When I was a kitchen manager, I was the ultimate calm over the kitchen. I was one of the guys that rarely exploded when a customer sent their order of Lo Mein back, or when that mom came in with her three kids 10 minutes before close. I shined when I was alone, working a double shift, and there was a line out the door.
While my kitchen-mates would immediately start cursing and banging pans around, I would turn to them, look them in the eye, and simply say, "Hakuna Matata."
Inevitably they would ask "What the hell did you just say?"
And that was the open invitation to reach deep into my stomach and sing, "Hakuna Matata, what a wonderful phrase..."
It had an instant calming effect on the kitchen. The sheer ridiculousness of the boss sinking into his best baritone, and singing hits from the Lion King, cooled the heat of the angry college kids.
But sometimes I forget the lesson that the Lion King taught me, and I in turn taught others.
Since July of last year, there's been this stress monster that just sort of burrows into the back of my neck and makes my chest feel heavy.
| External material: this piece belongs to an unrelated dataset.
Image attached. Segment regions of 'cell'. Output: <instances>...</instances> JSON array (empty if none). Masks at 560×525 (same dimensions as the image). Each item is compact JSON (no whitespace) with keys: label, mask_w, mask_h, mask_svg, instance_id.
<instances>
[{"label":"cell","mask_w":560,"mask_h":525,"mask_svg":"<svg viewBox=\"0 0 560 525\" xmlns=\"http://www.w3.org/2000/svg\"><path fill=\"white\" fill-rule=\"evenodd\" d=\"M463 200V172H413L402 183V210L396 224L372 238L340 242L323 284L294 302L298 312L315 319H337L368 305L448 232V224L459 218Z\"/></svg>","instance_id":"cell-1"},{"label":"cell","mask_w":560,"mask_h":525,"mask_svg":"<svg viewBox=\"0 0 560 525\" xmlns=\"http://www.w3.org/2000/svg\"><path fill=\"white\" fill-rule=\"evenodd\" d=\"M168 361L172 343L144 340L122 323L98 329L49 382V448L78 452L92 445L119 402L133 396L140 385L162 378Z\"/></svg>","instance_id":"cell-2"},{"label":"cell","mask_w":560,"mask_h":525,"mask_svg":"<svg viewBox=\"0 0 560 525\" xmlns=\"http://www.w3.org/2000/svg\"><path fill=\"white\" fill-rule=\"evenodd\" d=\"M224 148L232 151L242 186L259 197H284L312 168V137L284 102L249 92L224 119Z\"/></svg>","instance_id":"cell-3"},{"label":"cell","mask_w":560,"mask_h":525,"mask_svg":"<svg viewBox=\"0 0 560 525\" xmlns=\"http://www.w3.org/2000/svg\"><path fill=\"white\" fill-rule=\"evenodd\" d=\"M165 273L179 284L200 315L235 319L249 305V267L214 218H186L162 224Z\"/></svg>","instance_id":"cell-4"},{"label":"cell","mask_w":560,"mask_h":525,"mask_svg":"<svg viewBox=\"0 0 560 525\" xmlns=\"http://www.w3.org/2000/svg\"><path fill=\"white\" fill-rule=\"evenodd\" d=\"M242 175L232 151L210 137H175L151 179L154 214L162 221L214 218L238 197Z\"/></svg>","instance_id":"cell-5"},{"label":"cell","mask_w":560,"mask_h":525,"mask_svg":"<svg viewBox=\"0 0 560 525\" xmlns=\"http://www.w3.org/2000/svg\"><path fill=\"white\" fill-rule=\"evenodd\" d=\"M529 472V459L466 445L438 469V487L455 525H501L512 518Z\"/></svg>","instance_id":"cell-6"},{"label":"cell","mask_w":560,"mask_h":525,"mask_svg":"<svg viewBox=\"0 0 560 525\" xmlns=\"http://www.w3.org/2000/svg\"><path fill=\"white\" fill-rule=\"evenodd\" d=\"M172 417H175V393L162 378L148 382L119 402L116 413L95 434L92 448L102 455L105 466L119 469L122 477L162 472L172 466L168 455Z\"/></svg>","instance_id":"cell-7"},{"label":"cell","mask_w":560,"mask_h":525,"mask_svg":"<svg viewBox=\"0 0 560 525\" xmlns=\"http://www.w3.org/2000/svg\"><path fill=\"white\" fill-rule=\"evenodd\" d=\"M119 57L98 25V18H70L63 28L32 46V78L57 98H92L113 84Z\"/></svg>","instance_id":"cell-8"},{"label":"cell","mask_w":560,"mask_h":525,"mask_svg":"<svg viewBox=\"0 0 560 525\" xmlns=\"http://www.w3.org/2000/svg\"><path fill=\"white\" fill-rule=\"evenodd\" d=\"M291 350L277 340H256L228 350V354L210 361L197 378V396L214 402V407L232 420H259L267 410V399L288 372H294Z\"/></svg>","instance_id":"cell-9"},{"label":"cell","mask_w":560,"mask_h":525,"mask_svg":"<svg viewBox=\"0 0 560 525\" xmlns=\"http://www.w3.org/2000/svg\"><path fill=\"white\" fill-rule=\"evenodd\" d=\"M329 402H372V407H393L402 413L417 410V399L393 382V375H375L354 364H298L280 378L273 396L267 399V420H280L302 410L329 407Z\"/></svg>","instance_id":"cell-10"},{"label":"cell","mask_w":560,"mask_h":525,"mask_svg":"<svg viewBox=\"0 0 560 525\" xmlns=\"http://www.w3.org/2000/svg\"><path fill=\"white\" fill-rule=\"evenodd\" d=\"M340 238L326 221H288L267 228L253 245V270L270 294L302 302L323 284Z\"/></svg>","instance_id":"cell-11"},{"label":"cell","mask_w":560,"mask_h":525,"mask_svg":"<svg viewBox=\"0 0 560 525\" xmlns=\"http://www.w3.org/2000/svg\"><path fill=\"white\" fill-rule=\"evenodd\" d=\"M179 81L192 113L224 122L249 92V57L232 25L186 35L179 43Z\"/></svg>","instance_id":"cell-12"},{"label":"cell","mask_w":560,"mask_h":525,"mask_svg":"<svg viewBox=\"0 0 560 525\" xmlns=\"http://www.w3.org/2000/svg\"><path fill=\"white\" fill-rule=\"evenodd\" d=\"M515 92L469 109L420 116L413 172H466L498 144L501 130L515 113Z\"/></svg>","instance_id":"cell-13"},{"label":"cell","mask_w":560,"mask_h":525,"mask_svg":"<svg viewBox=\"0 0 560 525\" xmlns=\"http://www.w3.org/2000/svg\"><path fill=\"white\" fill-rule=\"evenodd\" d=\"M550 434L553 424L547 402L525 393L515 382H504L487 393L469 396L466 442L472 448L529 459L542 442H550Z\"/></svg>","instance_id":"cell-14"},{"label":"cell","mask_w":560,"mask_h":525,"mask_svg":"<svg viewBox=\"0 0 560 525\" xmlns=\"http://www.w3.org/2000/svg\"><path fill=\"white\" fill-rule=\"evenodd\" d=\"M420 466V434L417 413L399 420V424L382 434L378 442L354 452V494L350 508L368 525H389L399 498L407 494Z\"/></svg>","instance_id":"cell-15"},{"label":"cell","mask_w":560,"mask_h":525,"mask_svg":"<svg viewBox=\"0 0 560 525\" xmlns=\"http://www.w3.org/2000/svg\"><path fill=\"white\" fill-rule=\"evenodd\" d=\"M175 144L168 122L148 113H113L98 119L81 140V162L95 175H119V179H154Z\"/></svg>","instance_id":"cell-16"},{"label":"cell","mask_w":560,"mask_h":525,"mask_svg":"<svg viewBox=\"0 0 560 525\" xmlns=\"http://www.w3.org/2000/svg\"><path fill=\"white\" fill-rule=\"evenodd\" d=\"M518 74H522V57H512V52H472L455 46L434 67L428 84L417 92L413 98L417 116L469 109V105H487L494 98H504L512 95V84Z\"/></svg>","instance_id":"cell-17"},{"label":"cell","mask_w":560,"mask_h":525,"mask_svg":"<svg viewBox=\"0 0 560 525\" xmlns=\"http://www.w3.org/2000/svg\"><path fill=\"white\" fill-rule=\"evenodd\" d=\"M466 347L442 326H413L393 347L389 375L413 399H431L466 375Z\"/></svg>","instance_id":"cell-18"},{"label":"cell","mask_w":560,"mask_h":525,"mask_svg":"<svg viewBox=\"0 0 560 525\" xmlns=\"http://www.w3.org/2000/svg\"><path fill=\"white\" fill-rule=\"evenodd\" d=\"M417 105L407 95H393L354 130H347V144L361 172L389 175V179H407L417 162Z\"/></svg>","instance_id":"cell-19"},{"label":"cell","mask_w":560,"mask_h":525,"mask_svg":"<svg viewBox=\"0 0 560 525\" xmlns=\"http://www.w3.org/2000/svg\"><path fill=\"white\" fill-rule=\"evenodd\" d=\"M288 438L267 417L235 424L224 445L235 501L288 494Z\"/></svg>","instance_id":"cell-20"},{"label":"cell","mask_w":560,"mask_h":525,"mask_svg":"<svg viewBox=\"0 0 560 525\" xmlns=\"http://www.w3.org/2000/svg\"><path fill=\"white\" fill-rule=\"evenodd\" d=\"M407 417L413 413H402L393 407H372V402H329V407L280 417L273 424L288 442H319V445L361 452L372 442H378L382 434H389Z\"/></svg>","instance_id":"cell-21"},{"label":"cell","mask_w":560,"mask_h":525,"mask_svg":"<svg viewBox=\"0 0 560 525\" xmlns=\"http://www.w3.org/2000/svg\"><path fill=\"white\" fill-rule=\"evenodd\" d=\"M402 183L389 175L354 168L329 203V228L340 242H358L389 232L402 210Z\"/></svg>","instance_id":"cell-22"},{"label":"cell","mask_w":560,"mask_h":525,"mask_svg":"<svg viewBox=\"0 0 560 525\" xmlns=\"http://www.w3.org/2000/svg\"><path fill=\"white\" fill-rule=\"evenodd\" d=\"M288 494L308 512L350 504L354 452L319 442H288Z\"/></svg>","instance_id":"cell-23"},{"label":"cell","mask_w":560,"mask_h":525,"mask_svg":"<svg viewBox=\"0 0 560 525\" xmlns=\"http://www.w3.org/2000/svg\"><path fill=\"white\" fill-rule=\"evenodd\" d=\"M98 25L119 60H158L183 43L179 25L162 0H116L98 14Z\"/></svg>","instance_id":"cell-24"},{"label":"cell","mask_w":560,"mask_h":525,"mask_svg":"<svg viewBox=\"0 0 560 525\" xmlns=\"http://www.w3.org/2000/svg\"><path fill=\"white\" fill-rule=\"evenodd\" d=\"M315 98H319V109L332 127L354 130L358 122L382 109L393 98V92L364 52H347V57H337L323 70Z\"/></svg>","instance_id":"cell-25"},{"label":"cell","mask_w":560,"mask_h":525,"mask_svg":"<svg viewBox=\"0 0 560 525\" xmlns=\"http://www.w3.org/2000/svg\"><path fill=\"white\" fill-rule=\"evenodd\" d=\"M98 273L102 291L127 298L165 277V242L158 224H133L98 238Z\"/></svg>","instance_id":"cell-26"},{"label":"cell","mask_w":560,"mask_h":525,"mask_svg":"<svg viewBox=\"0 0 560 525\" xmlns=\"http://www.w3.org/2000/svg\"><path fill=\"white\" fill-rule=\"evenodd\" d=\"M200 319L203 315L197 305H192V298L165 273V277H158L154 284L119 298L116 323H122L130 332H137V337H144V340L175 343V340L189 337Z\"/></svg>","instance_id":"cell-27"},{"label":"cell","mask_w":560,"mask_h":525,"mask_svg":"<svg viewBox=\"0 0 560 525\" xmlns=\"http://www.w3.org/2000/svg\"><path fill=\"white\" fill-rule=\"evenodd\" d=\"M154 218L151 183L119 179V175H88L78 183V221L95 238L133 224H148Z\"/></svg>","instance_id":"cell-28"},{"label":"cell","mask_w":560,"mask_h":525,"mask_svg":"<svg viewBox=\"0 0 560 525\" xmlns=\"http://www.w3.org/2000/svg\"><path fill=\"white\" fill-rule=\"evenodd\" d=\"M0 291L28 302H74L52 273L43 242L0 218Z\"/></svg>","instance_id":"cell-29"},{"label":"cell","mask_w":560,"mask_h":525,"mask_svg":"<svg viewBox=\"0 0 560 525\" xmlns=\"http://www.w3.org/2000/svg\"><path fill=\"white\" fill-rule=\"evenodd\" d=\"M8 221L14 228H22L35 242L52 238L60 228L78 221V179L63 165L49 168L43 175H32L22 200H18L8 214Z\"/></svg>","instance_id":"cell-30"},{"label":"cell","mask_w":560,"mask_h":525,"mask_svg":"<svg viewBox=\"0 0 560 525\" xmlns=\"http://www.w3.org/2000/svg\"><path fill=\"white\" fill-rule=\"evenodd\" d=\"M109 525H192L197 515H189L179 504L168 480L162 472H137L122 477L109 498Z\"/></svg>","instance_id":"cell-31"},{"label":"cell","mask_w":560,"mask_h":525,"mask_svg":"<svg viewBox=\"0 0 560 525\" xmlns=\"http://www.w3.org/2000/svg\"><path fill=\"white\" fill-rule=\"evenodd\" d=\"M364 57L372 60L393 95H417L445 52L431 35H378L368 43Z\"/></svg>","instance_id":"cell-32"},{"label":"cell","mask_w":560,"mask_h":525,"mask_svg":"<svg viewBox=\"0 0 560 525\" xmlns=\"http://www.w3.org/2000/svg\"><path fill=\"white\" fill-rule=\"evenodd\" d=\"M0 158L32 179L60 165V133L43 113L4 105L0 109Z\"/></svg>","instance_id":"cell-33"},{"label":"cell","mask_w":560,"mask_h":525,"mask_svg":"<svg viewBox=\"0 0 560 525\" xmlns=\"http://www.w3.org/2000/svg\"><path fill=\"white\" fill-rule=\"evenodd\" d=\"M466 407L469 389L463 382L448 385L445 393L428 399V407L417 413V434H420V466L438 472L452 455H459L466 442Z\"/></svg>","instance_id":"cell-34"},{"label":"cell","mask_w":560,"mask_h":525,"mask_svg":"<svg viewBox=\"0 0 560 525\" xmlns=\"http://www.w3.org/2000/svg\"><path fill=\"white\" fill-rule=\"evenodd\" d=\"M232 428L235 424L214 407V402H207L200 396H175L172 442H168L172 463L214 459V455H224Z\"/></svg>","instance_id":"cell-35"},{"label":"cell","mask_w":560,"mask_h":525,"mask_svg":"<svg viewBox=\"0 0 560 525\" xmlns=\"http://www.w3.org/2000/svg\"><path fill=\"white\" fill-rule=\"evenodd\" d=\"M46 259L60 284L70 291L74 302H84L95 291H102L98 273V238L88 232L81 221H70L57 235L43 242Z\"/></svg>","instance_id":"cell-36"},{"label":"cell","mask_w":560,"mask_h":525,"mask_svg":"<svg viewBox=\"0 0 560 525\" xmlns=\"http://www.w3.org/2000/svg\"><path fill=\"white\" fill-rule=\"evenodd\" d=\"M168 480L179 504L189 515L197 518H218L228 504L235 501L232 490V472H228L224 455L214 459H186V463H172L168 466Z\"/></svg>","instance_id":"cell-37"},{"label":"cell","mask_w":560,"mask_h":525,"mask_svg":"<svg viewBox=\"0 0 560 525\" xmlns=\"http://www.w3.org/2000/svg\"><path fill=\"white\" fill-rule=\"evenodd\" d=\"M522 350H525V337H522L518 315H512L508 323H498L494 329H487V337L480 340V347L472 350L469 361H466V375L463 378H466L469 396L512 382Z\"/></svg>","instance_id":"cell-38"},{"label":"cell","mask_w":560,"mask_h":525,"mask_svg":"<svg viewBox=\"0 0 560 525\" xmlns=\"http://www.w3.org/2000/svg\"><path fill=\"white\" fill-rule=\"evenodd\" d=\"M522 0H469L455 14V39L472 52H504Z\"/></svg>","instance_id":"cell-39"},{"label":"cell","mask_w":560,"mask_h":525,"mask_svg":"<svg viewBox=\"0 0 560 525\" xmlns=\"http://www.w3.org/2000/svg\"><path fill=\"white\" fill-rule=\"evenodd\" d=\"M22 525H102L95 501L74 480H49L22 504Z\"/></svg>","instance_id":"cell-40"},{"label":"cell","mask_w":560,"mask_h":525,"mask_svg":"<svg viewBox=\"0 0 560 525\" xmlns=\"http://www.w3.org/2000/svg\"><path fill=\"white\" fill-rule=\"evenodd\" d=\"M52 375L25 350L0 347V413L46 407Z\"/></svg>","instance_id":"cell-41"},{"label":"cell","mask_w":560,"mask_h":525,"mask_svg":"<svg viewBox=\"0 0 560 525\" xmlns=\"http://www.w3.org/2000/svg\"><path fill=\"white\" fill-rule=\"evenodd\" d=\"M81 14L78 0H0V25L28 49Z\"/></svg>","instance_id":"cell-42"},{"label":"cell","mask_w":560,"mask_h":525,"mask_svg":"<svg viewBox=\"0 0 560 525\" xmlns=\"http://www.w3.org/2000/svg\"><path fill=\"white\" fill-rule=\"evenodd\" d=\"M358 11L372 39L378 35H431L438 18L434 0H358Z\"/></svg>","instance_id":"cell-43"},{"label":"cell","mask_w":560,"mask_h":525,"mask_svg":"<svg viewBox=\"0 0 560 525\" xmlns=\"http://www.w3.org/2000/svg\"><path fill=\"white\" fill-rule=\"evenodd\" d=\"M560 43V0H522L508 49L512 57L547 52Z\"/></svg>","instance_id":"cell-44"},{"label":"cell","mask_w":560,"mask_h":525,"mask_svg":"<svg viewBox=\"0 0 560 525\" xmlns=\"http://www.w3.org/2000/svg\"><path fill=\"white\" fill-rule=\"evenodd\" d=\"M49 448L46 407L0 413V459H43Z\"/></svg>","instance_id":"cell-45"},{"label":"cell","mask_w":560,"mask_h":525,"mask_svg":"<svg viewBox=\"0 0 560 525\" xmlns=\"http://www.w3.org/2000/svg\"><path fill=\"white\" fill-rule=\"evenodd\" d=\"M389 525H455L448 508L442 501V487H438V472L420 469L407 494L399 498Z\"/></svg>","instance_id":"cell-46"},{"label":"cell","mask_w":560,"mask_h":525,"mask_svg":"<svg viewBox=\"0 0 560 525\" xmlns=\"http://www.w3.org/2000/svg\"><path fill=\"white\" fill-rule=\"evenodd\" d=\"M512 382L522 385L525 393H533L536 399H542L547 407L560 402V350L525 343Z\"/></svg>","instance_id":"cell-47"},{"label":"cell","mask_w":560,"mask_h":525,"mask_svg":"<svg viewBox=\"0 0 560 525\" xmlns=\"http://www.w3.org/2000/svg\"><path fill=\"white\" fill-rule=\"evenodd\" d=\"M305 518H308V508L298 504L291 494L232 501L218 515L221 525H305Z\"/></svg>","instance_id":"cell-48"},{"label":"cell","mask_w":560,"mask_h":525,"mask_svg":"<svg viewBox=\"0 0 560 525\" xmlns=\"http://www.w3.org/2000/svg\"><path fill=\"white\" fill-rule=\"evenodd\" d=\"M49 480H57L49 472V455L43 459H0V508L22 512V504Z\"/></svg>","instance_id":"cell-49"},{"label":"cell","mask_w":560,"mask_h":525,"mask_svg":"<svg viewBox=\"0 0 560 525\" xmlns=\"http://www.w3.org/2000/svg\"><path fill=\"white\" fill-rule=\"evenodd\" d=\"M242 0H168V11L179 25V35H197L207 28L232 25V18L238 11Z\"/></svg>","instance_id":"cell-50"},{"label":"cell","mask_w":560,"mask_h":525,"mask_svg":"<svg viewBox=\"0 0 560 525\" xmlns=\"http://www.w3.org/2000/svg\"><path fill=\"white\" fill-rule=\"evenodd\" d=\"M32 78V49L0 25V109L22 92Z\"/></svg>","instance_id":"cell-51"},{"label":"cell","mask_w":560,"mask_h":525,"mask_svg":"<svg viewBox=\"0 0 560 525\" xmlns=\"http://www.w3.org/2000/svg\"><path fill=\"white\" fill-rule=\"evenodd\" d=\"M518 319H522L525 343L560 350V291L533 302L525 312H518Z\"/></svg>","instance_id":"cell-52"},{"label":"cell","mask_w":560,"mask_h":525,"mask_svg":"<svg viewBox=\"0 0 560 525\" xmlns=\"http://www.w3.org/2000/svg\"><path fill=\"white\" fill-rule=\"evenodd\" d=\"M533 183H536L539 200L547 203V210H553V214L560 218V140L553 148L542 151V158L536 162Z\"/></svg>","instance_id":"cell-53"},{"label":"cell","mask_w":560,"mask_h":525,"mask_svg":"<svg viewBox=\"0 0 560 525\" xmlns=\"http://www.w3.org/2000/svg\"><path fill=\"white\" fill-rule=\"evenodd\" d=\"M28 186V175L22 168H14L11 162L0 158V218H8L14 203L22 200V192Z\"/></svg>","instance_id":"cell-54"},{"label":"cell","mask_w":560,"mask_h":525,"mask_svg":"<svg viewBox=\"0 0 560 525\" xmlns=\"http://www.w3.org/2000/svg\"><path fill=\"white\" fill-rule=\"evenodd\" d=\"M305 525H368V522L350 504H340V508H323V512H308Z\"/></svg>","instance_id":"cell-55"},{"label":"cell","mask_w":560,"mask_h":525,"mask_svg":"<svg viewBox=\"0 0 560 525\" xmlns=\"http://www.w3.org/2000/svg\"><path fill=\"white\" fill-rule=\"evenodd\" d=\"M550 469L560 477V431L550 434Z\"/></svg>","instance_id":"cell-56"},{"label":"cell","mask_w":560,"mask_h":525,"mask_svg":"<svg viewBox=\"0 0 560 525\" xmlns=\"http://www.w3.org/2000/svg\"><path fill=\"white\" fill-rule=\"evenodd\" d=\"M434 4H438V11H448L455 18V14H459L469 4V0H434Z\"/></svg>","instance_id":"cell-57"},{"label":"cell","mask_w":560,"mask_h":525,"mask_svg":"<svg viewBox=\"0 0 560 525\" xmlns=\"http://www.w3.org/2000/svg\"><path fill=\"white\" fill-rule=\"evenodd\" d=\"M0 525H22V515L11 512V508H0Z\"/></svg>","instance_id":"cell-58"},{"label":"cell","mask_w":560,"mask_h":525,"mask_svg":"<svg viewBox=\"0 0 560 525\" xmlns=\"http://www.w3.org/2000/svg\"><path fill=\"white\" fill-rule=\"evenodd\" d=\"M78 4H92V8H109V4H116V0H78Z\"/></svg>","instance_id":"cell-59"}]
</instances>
It briefly leaves for periods of time and I feel great again, but even when it appears I'm having fun, my mind is racing, trying to solve all the issues Sal and I have.
It's exhausting. When you don't have a weekend to hit the reset button, like this weekend for instance, my body starts to shut down. Sal often thinks I'm in a bad mood, but really what is happening is my brain sort of goes into a hibernation mode. I just can't think of things to say and am too tired to keep up conversation.
Much of my stress is caused by things that I know will eventually be resolved: student loans, cars, surgeries, house projects, etc. But I forget to remind myself that these issues will go away in the next few years. I get caught in the now every time I see my bank statement.
I'm going to try to be better about this. Sometimes you have to just sit back and remember that problem-free philosophy.